EXERCICES ET CONSIGNES:
A - Dans le texte sur Ray Bradbury, qui a signé l'illustration de « Chroniques Martiennes » dans la collection Mille Soleils ?
B - Réécrivez le passage du texte sur Ray Bradbury situé entre « Les parents parfois » et « de leur passage. », inclus, en remplaçant « ineffaçable » par « durable ».

PASSAGE DU TEXTE:
>>>

La Terrible Grand-mère du Sud-Ouest :
–– Oh non ! Le pauvre ! Et il VOUS* reste qui, de cette génération ? ?
Moi :
–– Il nous reste Matheson, Vance et Pohl.
La Terrible Grand-mère du Sud-Ouest (sans pitié) :
–– Les petites familles, ça part vite.
Ray Bradbury est mort et le mainstream ne s’en porte pas plus mal…
Bradbury, pour moi ce fut d’abord la superbe illustration de Bilal pour « Chroniques Martiennes » dans la collection magnifique Mille Soleils. Un homme en combinaison spatiale contemplait une fusée ventrue posée sur la colline toute proche. Je l’avais reçu en même temps que « L’Enfant de la Haute Mer » de Supervielle pour un noël quelconque.
Les parents parfois font fi de la prudence la plus élémentaire et ensuite ils persiflent.
Certaines nouvelles m’ont laissé un souvenir ineffaçable : « Le Matin vert », « Rencontre nocturne », « Usher II », (que j’avais heureusement lu APRÉS Usher I**, d’une certaine façon c’est Bradbury qui m’a fait comprendre Poe) « l’Été de la fusée ». Mais aussi dans d’autres recueils ; « La Maison » par exemple ;
Une maison intelligente survit à la disparition de ses occupants lors d’un conflit nettement atomique. Elle ignore qu’ils ne sont plus là, que seules leurs ombres découpées par les rayons gamma contre sa façade persistent encore pour témoigner de leur passage.

<<<

EXTRAITS DE DONNÉES:

>>>

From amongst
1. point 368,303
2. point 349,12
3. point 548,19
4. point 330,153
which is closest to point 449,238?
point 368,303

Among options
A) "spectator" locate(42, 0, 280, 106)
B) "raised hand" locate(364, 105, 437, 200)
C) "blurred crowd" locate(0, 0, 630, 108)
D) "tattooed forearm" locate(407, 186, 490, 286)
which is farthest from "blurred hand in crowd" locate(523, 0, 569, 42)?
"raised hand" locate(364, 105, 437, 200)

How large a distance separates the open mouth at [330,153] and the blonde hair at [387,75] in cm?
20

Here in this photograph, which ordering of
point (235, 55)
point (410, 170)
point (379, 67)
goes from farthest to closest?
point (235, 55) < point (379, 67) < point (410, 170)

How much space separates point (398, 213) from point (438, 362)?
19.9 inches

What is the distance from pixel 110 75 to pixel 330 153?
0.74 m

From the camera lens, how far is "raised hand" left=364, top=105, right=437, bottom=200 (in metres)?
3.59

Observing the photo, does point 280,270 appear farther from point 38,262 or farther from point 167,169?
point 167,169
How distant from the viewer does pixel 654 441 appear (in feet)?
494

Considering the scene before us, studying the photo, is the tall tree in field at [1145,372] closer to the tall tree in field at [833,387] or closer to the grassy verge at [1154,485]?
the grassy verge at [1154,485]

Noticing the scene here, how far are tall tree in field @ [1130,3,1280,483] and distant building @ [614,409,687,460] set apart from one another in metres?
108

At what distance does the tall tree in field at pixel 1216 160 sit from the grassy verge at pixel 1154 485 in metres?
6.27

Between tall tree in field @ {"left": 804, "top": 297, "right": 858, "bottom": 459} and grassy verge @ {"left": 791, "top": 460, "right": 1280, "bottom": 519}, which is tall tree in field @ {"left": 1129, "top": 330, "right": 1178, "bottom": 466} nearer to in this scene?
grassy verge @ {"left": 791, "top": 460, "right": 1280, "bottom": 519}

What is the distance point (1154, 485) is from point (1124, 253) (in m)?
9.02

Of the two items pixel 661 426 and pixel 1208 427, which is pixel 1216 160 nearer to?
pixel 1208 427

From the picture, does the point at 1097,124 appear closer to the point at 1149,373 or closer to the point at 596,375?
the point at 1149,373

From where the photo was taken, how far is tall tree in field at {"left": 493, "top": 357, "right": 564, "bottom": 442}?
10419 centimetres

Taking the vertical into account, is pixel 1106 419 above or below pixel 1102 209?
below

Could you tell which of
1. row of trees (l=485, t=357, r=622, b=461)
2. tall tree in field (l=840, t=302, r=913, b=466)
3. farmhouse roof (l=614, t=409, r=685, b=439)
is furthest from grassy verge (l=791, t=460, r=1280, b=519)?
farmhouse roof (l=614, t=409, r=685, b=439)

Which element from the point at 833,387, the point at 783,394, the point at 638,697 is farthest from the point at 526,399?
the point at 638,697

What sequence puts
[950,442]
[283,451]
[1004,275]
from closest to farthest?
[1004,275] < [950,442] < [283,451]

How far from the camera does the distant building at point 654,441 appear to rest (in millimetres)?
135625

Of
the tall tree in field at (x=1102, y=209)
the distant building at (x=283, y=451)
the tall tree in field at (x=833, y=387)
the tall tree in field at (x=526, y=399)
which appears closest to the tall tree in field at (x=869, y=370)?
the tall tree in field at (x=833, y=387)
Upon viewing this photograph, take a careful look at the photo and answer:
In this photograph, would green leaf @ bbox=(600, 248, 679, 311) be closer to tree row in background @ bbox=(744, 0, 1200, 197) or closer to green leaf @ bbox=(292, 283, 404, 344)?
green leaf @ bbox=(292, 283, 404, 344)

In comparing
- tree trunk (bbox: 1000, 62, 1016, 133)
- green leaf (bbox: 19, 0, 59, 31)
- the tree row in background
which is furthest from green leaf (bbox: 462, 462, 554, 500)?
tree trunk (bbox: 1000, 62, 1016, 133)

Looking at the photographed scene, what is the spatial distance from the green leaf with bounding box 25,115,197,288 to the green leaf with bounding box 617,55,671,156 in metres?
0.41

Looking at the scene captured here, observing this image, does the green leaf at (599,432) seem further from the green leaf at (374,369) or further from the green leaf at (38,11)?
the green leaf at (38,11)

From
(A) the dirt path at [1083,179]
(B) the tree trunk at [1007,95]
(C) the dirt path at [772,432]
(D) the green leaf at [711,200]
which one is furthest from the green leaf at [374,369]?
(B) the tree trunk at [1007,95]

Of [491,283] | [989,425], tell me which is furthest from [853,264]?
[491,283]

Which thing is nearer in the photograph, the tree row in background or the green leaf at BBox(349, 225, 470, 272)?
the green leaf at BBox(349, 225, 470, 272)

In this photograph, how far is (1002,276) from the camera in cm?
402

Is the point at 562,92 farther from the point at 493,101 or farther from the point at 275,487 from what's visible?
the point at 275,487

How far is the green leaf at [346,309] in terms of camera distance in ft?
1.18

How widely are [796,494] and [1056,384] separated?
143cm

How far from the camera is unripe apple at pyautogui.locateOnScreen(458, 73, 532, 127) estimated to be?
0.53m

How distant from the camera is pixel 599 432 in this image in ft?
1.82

<<<

RÉPONSES RÉDIGÉES:
A - C'est Bilal.

B -
Les parents parfois font fi de la prudence la plus élémentaire et ensuite ils persiflent.
Certaines nouvelles m’ont laissé un souvenir durable : « Le Matin vert », « Rencontre nocturne », « Usher II », (que j’avais heureusement lu APRÉS Usher I**, d’une certaine façon c’est Bradbury qui m’a fait comprendre Poe) « l’Été de la fusée ». Mais aussi dans d’autres recueils ; « La Maison » par exemple ;
Une maison intelligente survit à la disparition de ses occupants lors d’un conflit nettement atomique. Elle ignore qu’ils ne sont plus là, que seules leurs ombres découpées par les rayons gamma contre sa façade persistent encore pour témoigner de leur passage.